** start Material **

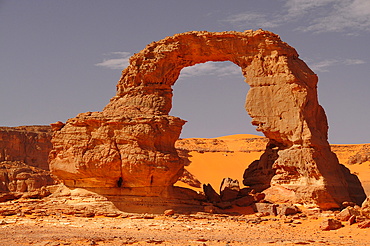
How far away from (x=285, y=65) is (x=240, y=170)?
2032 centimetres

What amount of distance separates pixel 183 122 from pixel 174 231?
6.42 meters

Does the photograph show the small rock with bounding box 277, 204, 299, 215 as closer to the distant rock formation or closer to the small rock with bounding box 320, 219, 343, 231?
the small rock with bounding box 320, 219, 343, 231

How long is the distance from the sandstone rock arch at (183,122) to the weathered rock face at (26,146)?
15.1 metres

** end Material **
** start Material **

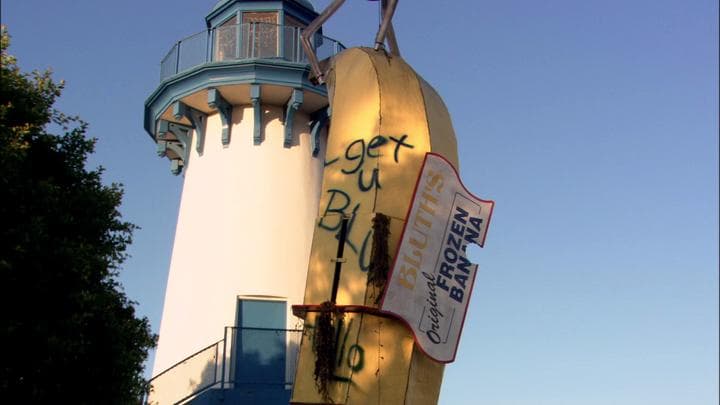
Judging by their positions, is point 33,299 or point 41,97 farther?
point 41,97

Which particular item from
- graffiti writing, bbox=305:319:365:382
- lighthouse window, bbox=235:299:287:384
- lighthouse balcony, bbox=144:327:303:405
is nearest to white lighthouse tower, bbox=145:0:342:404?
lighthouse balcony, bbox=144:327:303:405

** end Material **
** start Material **

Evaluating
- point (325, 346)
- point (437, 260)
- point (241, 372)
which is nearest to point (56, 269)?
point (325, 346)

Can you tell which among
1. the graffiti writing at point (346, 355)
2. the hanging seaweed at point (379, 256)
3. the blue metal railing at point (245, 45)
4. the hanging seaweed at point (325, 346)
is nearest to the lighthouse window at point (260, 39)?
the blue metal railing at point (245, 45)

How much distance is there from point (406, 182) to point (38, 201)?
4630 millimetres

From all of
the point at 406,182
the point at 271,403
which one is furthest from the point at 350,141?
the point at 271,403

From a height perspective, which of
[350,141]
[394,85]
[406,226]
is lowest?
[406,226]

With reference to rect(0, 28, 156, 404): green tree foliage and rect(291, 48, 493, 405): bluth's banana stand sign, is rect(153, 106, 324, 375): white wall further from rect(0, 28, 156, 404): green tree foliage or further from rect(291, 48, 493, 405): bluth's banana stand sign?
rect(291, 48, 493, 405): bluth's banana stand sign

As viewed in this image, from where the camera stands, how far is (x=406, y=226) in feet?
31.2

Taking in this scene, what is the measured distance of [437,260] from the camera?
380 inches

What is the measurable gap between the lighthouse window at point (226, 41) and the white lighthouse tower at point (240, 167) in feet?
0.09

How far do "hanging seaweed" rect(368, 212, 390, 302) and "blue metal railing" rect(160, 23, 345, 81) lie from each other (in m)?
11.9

** end Material **

Give back the lines from the one with "How far away" to the one with "6.42 meters", swapping "pixel" for "point" and leaving everything else the same.

How far away from (x=285, y=65) is (x=240, y=170)?
2032 centimetres

What amount of distance separates point 183 122 from point 174 231?
6.42 meters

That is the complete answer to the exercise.